Monday, July 21, 2008

The Rector's Daughter


Sometimes it seems that spinsters dominated the women’s literature of the 1920s and 1930s. Viragos particularly published women's classics about the lives of spinsters, while the "gentler" Persephones are often women’s “family” novels. (Not always, though.) Viragos have had a determined spinster slant since their beginning 30 years ago: In 1984 they published an original papterback by Sybil Oldfield, The Spinsters of this Parish, partially about F. M. Mayor.

F. M. Mayor’s The Rector’s Daughter (1925) is a spinster lit masterpiece. The women characters are saddish and in part shaped by their environment: Mayor's vivid writing rather Gothically potrays Dedmayne, the damp and moldering village where Mary, chief spinster, has lived her whole life (one of Mary's favorite writers, Trollope, wouldn't have been caught dead in Dedmayne: he preferred less moldy hamlets, preferably peopled by aristocrats). Mary, rather exhaustingly intimidated by her father, has only occasionally left home.

Mayor writes: “Dedmayne is an insignificant village in the Eastern counties...Dedmayne was on the way to nowhere; it was not troubled by motors or bicycles, except native bicycles. The grimy “Blue Boar” did not induce any one to stop for tea. Artists and weekend Londoners wanted something picturesque....”

The village is not picturesque; neither is Mary. She prefers winter to any other season. She doesn't like the hyperbole of flowers. Rain and black trees suit her best. She has no outlet for her energy. After her mentally iill sister, Ruth, is released from an asylum, Mary cares for her until she dies of a stroke. Her father doesn't grieve. The servants love and coddle Mary.

Mary is not a desperate character: after Ruth's death, she travels with an aunt and stays at a boarding school where the women conspire to help her change her appearance and hope she’ll catch a man. Mary doesn’t mind dowdy clothes and unfortunately the only man in the boarding house doesn’t consider proposing to her (though she doesn’t particularly like him and he has been rejected by all other female society there).

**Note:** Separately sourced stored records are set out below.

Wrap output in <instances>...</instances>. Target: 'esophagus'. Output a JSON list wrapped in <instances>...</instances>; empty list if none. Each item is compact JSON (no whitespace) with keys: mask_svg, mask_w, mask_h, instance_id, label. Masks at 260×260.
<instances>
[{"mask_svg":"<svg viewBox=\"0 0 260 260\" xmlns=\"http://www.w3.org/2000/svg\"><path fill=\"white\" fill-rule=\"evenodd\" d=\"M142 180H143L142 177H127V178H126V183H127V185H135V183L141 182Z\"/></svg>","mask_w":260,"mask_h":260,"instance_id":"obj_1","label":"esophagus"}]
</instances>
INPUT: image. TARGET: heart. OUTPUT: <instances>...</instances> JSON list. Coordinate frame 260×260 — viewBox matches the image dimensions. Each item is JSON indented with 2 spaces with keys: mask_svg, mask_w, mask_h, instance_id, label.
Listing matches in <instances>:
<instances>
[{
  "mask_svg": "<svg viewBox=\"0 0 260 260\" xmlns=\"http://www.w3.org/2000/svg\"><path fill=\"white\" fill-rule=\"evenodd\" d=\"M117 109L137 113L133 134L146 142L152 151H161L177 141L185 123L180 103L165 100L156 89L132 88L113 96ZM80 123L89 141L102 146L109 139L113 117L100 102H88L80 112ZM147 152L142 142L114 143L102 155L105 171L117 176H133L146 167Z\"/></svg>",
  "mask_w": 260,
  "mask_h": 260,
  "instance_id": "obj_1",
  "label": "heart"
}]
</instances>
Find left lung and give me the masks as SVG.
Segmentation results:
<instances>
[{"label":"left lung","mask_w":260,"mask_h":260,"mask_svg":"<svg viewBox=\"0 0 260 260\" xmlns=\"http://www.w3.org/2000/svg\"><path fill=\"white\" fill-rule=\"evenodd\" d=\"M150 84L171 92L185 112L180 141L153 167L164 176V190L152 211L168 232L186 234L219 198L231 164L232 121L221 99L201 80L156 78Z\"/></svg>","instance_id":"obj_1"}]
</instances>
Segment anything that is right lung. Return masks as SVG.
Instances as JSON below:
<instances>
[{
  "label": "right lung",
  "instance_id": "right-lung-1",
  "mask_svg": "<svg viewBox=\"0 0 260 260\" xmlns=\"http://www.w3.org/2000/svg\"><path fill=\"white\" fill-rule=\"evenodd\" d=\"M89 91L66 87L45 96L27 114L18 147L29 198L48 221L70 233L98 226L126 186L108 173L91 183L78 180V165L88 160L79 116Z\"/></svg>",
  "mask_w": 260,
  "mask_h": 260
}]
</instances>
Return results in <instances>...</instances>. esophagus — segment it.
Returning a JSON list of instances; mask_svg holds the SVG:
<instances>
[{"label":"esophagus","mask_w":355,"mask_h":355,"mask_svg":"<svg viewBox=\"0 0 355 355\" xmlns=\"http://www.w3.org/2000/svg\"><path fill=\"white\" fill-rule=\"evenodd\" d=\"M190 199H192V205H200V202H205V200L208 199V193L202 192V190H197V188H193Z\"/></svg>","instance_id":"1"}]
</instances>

Her friends begin to reappear in her life,. This is not a drab, hopeless book. Mayor is not too serious--she writes with humor of a woman whose life “went round in its accustomed round; Advent Sunday, Carols, the Christmas treat, Ash Wednesday, and a hope that people will come to Church this Lent (never realized);...summer treats; garden- and tennis-parties....”

The novel is not without a love interest. But when Mary is invited to mix with the upper class, a small tragedy happens. Her relationships are unbalanced. Horse-and-hunt women with nicknames like "Jim-Jam" turn her world upside down. Kathy, a beautiful woman who doesn't notice Mary, particularly hurts her.

There is much more to this than plot, of course. Mayor's direct narrative does not get lost in sentiment. This is a startling book, never softening Mary's difficulties, and the character, unlike Barbara Pym's single women, is penniless. That of course makes all the difference. Without money, how can these women live? Pym's women can work.